The first time you jump, you think you’re going to die. And the thing is, you do die. First you die, and then everyone else dies, and then the sun dies, and then everything dies. It all happens so fast that you don’t even have time to remember how you died (for the record, and take it from someone who’s seen it too many times to count: it’s always in a filthy bed somewhere, and it’s always slow, and the people who are there are never the people you want to be there) before it all starts over again, in reverse: the universe is born, the sun ignites, life crawls out of the ocean, and all the stupid monkeys fuck and fight their way through the centuries until you are born, alien and screaming, and you watch yourself grow up--and then there you are, in a new world, and it all happened in less than a second. If you don’t take the time to watch it, it just looks like a light bulb turning off, and then back on. Everything goes dark, and then explodes back into light.

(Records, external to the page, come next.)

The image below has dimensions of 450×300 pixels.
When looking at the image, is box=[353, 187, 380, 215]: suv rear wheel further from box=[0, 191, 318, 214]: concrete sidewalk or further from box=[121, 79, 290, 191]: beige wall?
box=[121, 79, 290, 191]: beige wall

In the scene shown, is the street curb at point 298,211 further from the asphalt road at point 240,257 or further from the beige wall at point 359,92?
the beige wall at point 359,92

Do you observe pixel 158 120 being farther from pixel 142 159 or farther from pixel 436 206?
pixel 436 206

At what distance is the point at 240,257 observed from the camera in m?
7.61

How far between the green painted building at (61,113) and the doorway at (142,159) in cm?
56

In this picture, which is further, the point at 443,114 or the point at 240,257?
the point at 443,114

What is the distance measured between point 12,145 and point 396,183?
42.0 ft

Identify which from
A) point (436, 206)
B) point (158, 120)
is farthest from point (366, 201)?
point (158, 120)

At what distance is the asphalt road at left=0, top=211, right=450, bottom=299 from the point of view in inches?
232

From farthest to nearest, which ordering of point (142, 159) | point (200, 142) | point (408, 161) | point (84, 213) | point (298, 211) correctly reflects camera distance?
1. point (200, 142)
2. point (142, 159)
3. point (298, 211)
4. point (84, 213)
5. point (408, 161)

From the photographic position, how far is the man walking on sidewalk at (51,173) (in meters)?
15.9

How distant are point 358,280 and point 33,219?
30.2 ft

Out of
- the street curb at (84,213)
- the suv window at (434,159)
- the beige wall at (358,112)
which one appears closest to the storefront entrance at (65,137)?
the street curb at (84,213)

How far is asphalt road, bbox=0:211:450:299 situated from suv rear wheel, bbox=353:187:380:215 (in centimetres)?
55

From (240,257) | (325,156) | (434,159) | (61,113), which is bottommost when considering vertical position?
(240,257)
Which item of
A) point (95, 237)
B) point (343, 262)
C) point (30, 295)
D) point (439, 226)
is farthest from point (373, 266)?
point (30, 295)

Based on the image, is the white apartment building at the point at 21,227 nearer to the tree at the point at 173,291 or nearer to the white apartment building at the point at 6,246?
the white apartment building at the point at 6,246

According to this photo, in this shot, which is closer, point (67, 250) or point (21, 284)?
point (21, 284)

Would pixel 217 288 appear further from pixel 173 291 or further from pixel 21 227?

But you should take the time, because time is what the spinner has to give. My tenth jump, maybe, is when I finally slowed down and had a look about. All the cool apocalyptic shit, I saw, and then I saw a new world being born, the dinosaurs, the first men, Shakespeare, da Vinci, whatever. Who cares? You can get that shit in a history book, and anyway, it wasn’t the real Bill S. and Leo da V. (And yeah, I know what Winter would say to that, but fuck him: my world is the real world, and I think the physics back me up.) But what sticks in my mind is this: I saw myself, around seventeen, on a football pitch, kicking the ball around. It was raining. There was a car, an old VW, on the edge of the pitch. Over the rain I could just barely hear MacGowan singing “Fairytale of New York” on the VW’s tinny speakers. Johanna was in the car, wearing her dad’s school tie. She had her window down, and the rain got inside, misting up off the door into her face. She was waiting for me to say something. “Fuck you,” I said. “Go to
Dublin, if that’s what you want. There’s more like you here, and there’s more like you there. You’ll see.”

I tell myself that wasn’t the real me. That wasn’t the real Johanna. I’m the real me. I met Winter when I was nineteen, became a Detective. That boy on the pitch was beaten and left for dead behind a
Galway pub when he was nineteen. We are not the same.

But every jump, no matter what else changes, that one night in Headford is always the same. I always say the same thing. Johanna always leaves. Because it’s not the big things that make up a life. It’s not your job or where you live or how you die or who you married or who’s president or any of that shit. Those things are different in every world, and it doesn’t matter. The little things stay the same. You say the same horrible things to the people you love. You make the same wrong decisions. You get that same hollow feeling in your head at five in the morning, when Saturday’s already gone and Sunday’s not yet arrived. You give in and give up, because that’s always easier.

Winter says that what we can do, creating the spinners and making the jumps, is a gift. Sure. A gift is just the point at which your willingness to give meets my willingness to accept. When those two waves meet, they collapse, and Boom! It’s a fucking toaster. But Ma always said it was the thought that counts, and she was right: the toaster isn’t even real--what matters is the giving, and the accepting. The taking. The universe has given me something, and I’m taking it. All I can do is take it.